Le « droit de décider » défendu par Podemos pour la Catalogne (couplé à toute une série de mesures sociales et la fin du pantouflage en politique) est un atout symbolique que la formation de Pablo Iglesias agite pour se différencier de la « vieille politique » immobiliste du PP, du PSOE et de Ciudadanos.

Cependant, le tournant « plurinational » de Podemos dans cette dernière campagne électorale – très différent du discours et du programme espagnoliste qui l’avait mené au bord de l’échec lors les précédentes élections catalanes- continue à poser la question de l’une des principales revendications démocratiques non résolues (l’autodétermination de la Catalogne) comme une question à traiter das un cadre parfaitement constitutionnel.

Podemos et de possibles élections anticipées

Le futur politique immédiat de gouvernabilité dans l’État Espagnol est encore indéterminé.

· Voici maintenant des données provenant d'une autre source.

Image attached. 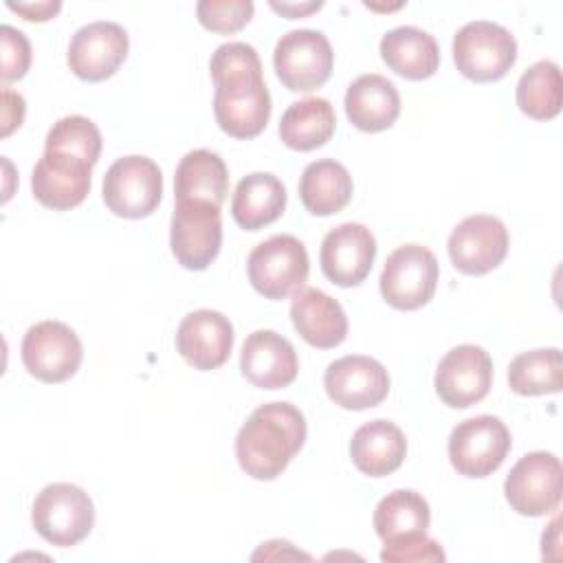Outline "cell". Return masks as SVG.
<instances>
[{
  "instance_id": "2e32d148",
  "label": "cell",
  "mask_w": 563,
  "mask_h": 563,
  "mask_svg": "<svg viewBox=\"0 0 563 563\" xmlns=\"http://www.w3.org/2000/svg\"><path fill=\"white\" fill-rule=\"evenodd\" d=\"M323 387L334 405L361 411L376 407L387 398L389 374L372 356L347 354L328 365Z\"/></svg>"
},
{
  "instance_id": "f1b7e54d",
  "label": "cell",
  "mask_w": 563,
  "mask_h": 563,
  "mask_svg": "<svg viewBox=\"0 0 563 563\" xmlns=\"http://www.w3.org/2000/svg\"><path fill=\"white\" fill-rule=\"evenodd\" d=\"M563 380V356L559 347L521 352L510 361L508 385L519 396L556 394Z\"/></svg>"
},
{
  "instance_id": "ac0fdd59",
  "label": "cell",
  "mask_w": 563,
  "mask_h": 563,
  "mask_svg": "<svg viewBox=\"0 0 563 563\" xmlns=\"http://www.w3.org/2000/svg\"><path fill=\"white\" fill-rule=\"evenodd\" d=\"M92 165L66 152L44 150L31 174V189L40 205L66 211L84 202L90 191Z\"/></svg>"
},
{
  "instance_id": "4316f807",
  "label": "cell",
  "mask_w": 563,
  "mask_h": 563,
  "mask_svg": "<svg viewBox=\"0 0 563 563\" xmlns=\"http://www.w3.org/2000/svg\"><path fill=\"white\" fill-rule=\"evenodd\" d=\"M336 128V114L328 99L306 97L286 108L279 121V139L297 152H310L325 145Z\"/></svg>"
},
{
  "instance_id": "ffe728a7",
  "label": "cell",
  "mask_w": 563,
  "mask_h": 563,
  "mask_svg": "<svg viewBox=\"0 0 563 563\" xmlns=\"http://www.w3.org/2000/svg\"><path fill=\"white\" fill-rule=\"evenodd\" d=\"M240 369L260 389H279L297 378L299 361L292 343L275 330H255L240 352Z\"/></svg>"
},
{
  "instance_id": "836d02e7",
  "label": "cell",
  "mask_w": 563,
  "mask_h": 563,
  "mask_svg": "<svg viewBox=\"0 0 563 563\" xmlns=\"http://www.w3.org/2000/svg\"><path fill=\"white\" fill-rule=\"evenodd\" d=\"M380 561L385 563H420V561H444V550L427 532H409L383 541Z\"/></svg>"
},
{
  "instance_id": "7a4b0ae2",
  "label": "cell",
  "mask_w": 563,
  "mask_h": 563,
  "mask_svg": "<svg viewBox=\"0 0 563 563\" xmlns=\"http://www.w3.org/2000/svg\"><path fill=\"white\" fill-rule=\"evenodd\" d=\"M213 114L220 130L233 139L257 136L271 119V95L262 68L216 75Z\"/></svg>"
},
{
  "instance_id": "83f0119b",
  "label": "cell",
  "mask_w": 563,
  "mask_h": 563,
  "mask_svg": "<svg viewBox=\"0 0 563 563\" xmlns=\"http://www.w3.org/2000/svg\"><path fill=\"white\" fill-rule=\"evenodd\" d=\"M352 176L334 158H319L306 165L299 178V198L312 216L339 213L352 198Z\"/></svg>"
},
{
  "instance_id": "e575fe53",
  "label": "cell",
  "mask_w": 563,
  "mask_h": 563,
  "mask_svg": "<svg viewBox=\"0 0 563 563\" xmlns=\"http://www.w3.org/2000/svg\"><path fill=\"white\" fill-rule=\"evenodd\" d=\"M2 42V68L0 77L4 84L22 79L31 66V42L29 37L11 24L0 26Z\"/></svg>"
},
{
  "instance_id": "7402d4cb",
  "label": "cell",
  "mask_w": 563,
  "mask_h": 563,
  "mask_svg": "<svg viewBox=\"0 0 563 563\" xmlns=\"http://www.w3.org/2000/svg\"><path fill=\"white\" fill-rule=\"evenodd\" d=\"M345 114L363 132L387 130L400 114V95L387 77L376 73L361 75L347 86Z\"/></svg>"
},
{
  "instance_id": "ba28073f",
  "label": "cell",
  "mask_w": 563,
  "mask_h": 563,
  "mask_svg": "<svg viewBox=\"0 0 563 563\" xmlns=\"http://www.w3.org/2000/svg\"><path fill=\"white\" fill-rule=\"evenodd\" d=\"M273 66L288 90L310 92L328 81L334 66V53L321 31L292 29L277 40Z\"/></svg>"
},
{
  "instance_id": "52a82bcc",
  "label": "cell",
  "mask_w": 563,
  "mask_h": 563,
  "mask_svg": "<svg viewBox=\"0 0 563 563\" xmlns=\"http://www.w3.org/2000/svg\"><path fill=\"white\" fill-rule=\"evenodd\" d=\"M101 196L114 216L145 218L161 202L163 174L158 165L147 156H121L108 167Z\"/></svg>"
},
{
  "instance_id": "30bf717a",
  "label": "cell",
  "mask_w": 563,
  "mask_h": 563,
  "mask_svg": "<svg viewBox=\"0 0 563 563\" xmlns=\"http://www.w3.org/2000/svg\"><path fill=\"white\" fill-rule=\"evenodd\" d=\"M440 266L422 244H402L389 253L380 273V295L398 310L422 308L435 292Z\"/></svg>"
},
{
  "instance_id": "d4e9b609",
  "label": "cell",
  "mask_w": 563,
  "mask_h": 563,
  "mask_svg": "<svg viewBox=\"0 0 563 563\" xmlns=\"http://www.w3.org/2000/svg\"><path fill=\"white\" fill-rule=\"evenodd\" d=\"M286 209V187L275 174L253 172L240 178L231 198V216L238 227L257 231L275 222Z\"/></svg>"
},
{
  "instance_id": "4fadbf2b",
  "label": "cell",
  "mask_w": 563,
  "mask_h": 563,
  "mask_svg": "<svg viewBox=\"0 0 563 563\" xmlns=\"http://www.w3.org/2000/svg\"><path fill=\"white\" fill-rule=\"evenodd\" d=\"M433 383L444 405L466 409L488 394L493 383V361L479 345H455L438 363Z\"/></svg>"
},
{
  "instance_id": "277c9868",
  "label": "cell",
  "mask_w": 563,
  "mask_h": 563,
  "mask_svg": "<svg viewBox=\"0 0 563 563\" xmlns=\"http://www.w3.org/2000/svg\"><path fill=\"white\" fill-rule=\"evenodd\" d=\"M517 59L512 33L490 20L466 22L453 37V62L471 81H497Z\"/></svg>"
},
{
  "instance_id": "6da1fadb",
  "label": "cell",
  "mask_w": 563,
  "mask_h": 563,
  "mask_svg": "<svg viewBox=\"0 0 563 563\" xmlns=\"http://www.w3.org/2000/svg\"><path fill=\"white\" fill-rule=\"evenodd\" d=\"M306 442V418L290 402H266L251 411L235 435L240 468L253 479H275Z\"/></svg>"
},
{
  "instance_id": "d590c367",
  "label": "cell",
  "mask_w": 563,
  "mask_h": 563,
  "mask_svg": "<svg viewBox=\"0 0 563 563\" xmlns=\"http://www.w3.org/2000/svg\"><path fill=\"white\" fill-rule=\"evenodd\" d=\"M24 112H26V106L22 95L4 88L2 90V136H9L15 128L22 125Z\"/></svg>"
},
{
  "instance_id": "44dd1931",
  "label": "cell",
  "mask_w": 563,
  "mask_h": 563,
  "mask_svg": "<svg viewBox=\"0 0 563 563\" xmlns=\"http://www.w3.org/2000/svg\"><path fill=\"white\" fill-rule=\"evenodd\" d=\"M290 319L299 336L312 347H336L347 336V317L341 303L319 288H299L295 292Z\"/></svg>"
},
{
  "instance_id": "cb8c5ba5",
  "label": "cell",
  "mask_w": 563,
  "mask_h": 563,
  "mask_svg": "<svg viewBox=\"0 0 563 563\" xmlns=\"http://www.w3.org/2000/svg\"><path fill=\"white\" fill-rule=\"evenodd\" d=\"M383 62L405 79H427L440 66V48L431 33L418 26H396L380 37Z\"/></svg>"
},
{
  "instance_id": "5bb4252c",
  "label": "cell",
  "mask_w": 563,
  "mask_h": 563,
  "mask_svg": "<svg viewBox=\"0 0 563 563\" xmlns=\"http://www.w3.org/2000/svg\"><path fill=\"white\" fill-rule=\"evenodd\" d=\"M506 224L488 213L464 218L449 235L446 249L453 266L464 275H484L497 268L508 253Z\"/></svg>"
},
{
  "instance_id": "4dcf8cb0",
  "label": "cell",
  "mask_w": 563,
  "mask_h": 563,
  "mask_svg": "<svg viewBox=\"0 0 563 563\" xmlns=\"http://www.w3.org/2000/svg\"><path fill=\"white\" fill-rule=\"evenodd\" d=\"M429 523L431 510L427 499L409 488L385 495L374 508V530L383 541L409 532H427Z\"/></svg>"
},
{
  "instance_id": "484cf974",
  "label": "cell",
  "mask_w": 563,
  "mask_h": 563,
  "mask_svg": "<svg viewBox=\"0 0 563 563\" xmlns=\"http://www.w3.org/2000/svg\"><path fill=\"white\" fill-rule=\"evenodd\" d=\"M229 194V169L220 154L211 150L187 152L174 174L176 200H202L222 207Z\"/></svg>"
},
{
  "instance_id": "5b68a950",
  "label": "cell",
  "mask_w": 563,
  "mask_h": 563,
  "mask_svg": "<svg viewBox=\"0 0 563 563\" xmlns=\"http://www.w3.org/2000/svg\"><path fill=\"white\" fill-rule=\"evenodd\" d=\"M246 271L251 286L260 295L266 299H286L303 288L308 279V251L295 235H273L249 253Z\"/></svg>"
},
{
  "instance_id": "e0dca14e",
  "label": "cell",
  "mask_w": 563,
  "mask_h": 563,
  "mask_svg": "<svg viewBox=\"0 0 563 563\" xmlns=\"http://www.w3.org/2000/svg\"><path fill=\"white\" fill-rule=\"evenodd\" d=\"M374 257L376 238L358 222H343L328 231L319 251L323 275L341 288L361 284L369 275Z\"/></svg>"
},
{
  "instance_id": "8992f818",
  "label": "cell",
  "mask_w": 563,
  "mask_h": 563,
  "mask_svg": "<svg viewBox=\"0 0 563 563\" xmlns=\"http://www.w3.org/2000/svg\"><path fill=\"white\" fill-rule=\"evenodd\" d=\"M510 446L512 438L504 420L482 413L453 427L449 435V460L464 477H486L504 464Z\"/></svg>"
},
{
  "instance_id": "f546056e",
  "label": "cell",
  "mask_w": 563,
  "mask_h": 563,
  "mask_svg": "<svg viewBox=\"0 0 563 563\" xmlns=\"http://www.w3.org/2000/svg\"><path fill=\"white\" fill-rule=\"evenodd\" d=\"M561 68L552 59L532 64L517 81V106L523 114L548 121L561 110Z\"/></svg>"
},
{
  "instance_id": "603a6c76",
  "label": "cell",
  "mask_w": 563,
  "mask_h": 563,
  "mask_svg": "<svg viewBox=\"0 0 563 563\" xmlns=\"http://www.w3.org/2000/svg\"><path fill=\"white\" fill-rule=\"evenodd\" d=\"M407 455V438L398 424L389 420H372L361 424L350 440V457L354 466L369 475L383 477L400 468Z\"/></svg>"
},
{
  "instance_id": "74e56055",
  "label": "cell",
  "mask_w": 563,
  "mask_h": 563,
  "mask_svg": "<svg viewBox=\"0 0 563 563\" xmlns=\"http://www.w3.org/2000/svg\"><path fill=\"white\" fill-rule=\"evenodd\" d=\"M260 559H306V561H310V554L295 550L290 541L275 539V541L262 543V548L253 554V561H260Z\"/></svg>"
},
{
  "instance_id": "d6a6232c",
  "label": "cell",
  "mask_w": 563,
  "mask_h": 563,
  "mask_svg": "<svg viewBox=\"0 0 563 563\" xmlns=\"http://www.w3.org/2000/svg\"><path fill=\"white\" fill-rule=\"evenodd\" d=\"M251 0H200L196 15L200 24L216 33H235L253 18Z\"/></svg>"
},
{
  "instance_id": "d6986e66",
  "label": "cell",
  "mask_w": 563,
  "mask_h": 563,
  "mask_svg": "<svg viewBox=\"0 0 563 563\" xmlns=\"http://www.w3.org/2000/svg\"><path fill=\"white\" fill-rule=\"evenodd\" d=\"M176 350L194 369H216L233 350V325L218 310H194L176 330Z\"/></svg>"
},
{
  "instance_id": "1f68e13d",
  "label": "cell",
  "mask_w": 563,
  "mask_h": 563,
  "mask_svg": "<svg viewBox=\"0 0 563 563\" xmlns=\"http://www.w3.org/2000/svg\"><path fill=\"white\" fill-rule=\"evenodd\" d=\"M44 150L66 152L95 165L101 154V132L88 117H81V114L62 117L48 130Z\"/></svg>"
},
{
  "instance_id": "8d00e7d4",
  "label": "cell",
  "mask_w": 563,
  "mask_h": 563,
  "mask_svg": "<svg viewBox=\"0 0 563 563\" xmlns=\"http://www.w3.org/2000/svg\"><path fill=\"white\" fill-rule=\"evenodd\" d=\"M7 9L20 13L24 20L44 22V20H51L62 9V2L59 0H48V2H11L9 0Z\"/></svg>"
},
{
  "instance_id": "9a60e30c",
  "label": "cell",
  "mask_w": 563,
  "mask_h": 563,
  "mask_svg": "<svg viewBox=\"0 0 563 563\" xmlns=\"http://www.w3.org/2000/svg\"><path fill=\"white\" fill-rule=\"evenodd\" d=\"M128 48L130 40L121 24L97 20L75 31L66 59L79 79L103 81L119 70Z\"/></svg>"
},
{
  "instance_id": "7c38bea8",
  "label": "cell",
  "mask_w": 563,
  "mask_h": 563,
  "mask_svg": "<svg viewBox=\"0 0 563 563\" xmlns=\"http://www.w3.org/2000/svg\"><path fill=\"white\" fill-rule=\"evenodd\" d=\"M20 352L26 372L44 383L68 380L84 358V347L75 330L53 319L31 325Z\"/></svg>"
},
{
  "instance_id": "8fae6325",
  "label": "cell",
  "mask_w": 563,
  "mask_h": 563,
  "mask_svg": "<svg viewBox=\"0 0 563 563\" xmlns=\"http://www.w3.org/2000/svg\"><path fill=\"white\" fill-rule=\"evenodd\" d=\"M561 460L548 451L526 453L508 473L504 495L512 510L523 517H541L561 501Z\"/></svg>"
},
{
  "instance_id": "f35d334b",
  "label": "cell",
  "mask_w": 563,
  "mask_h": 563,
  "mask_svg": "<svg viewBox=\"0 0 563 563\" xmlns=\"http://www.w3.org/2000/svg\"><path fill=\"white\" fill-rule=\"evenodd\" d=\"M321 7H323V2H275V0H271V9L286 18H301Z\"/></svg>"
},
{
  "instance_id": "9c48e42d",
  "label": "cell",
  "mask_w": 563,
  "mask_h": 563,
  "mask_svg": "<svg viewBox=\"0 0 563 563\" xmlns=\"http://www.w3.org/2000/svg\"><path fill=\"white\" fill-rule=\"evenodd\" d=\"M169 246L180 266L205 271L218 257L222 246L220 207L202 200H176Z\"/></svg>"
},
{
  "instance_id": "3957f363",
  "label": "cell",
  "mask_w": 563,
  "mask_h": 563,
  "mask_svg": "<svg viewBox=\"0 0 563 563\" xmlns=\"http://www.w3.org/2000/svg\"><path fill=\"white\" fill-rule=\"evenodd\" d=\"M33 528L53 545L70 548L84 541L95 526V506L88 493L68 482L44 486L31 508Z\"/></svg>"
}]
</instances>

Un scénario dans lequel Podemos paraît être le mieux placé pour en profiter. L’attitude politique d’Iglesias est celle d’une campagne électorale qui ne s’est pas terminée.

La formation réformiste utilise très intelligemment les « négociations » pour se renforcer et affaiblir le Parti Socialiste, en lançant des propositions, montrant son ouverture à « chaque alternative qui empêcherait le PP de gouverner », alors même qu’il propose des « lignes rouges » inacceptables pour le PSOE, son principal interlocuteur.

Une place qui, loin de convenir à tout le monde pour continuer de perforer les fondements du Régime de 1978, répond à la volonté de Pablo Iglesias, Iñigo Errejón et aux dirigeants de Podemos pour devenir acteurs d’une nouvelle « régénération » réformiste du régime politique et de la démocratie capitaliste espagnole.

Même si la situation se résout et qu’un nouveau gouvernement se forme sans avoir recours à de nouvelles élections, le Parlement et le Sénat (dans lequel le PP a la majorité absolue) seront vraisemblablement le lieu d’une crise permanente des blocs politiques entre les différentes forces Ainsi, sur fond de rupture des illusions réformistes, ce chaos parlementaire pourrait être un terreau favorable au retour sur le devant de la scène de la lutte de classes.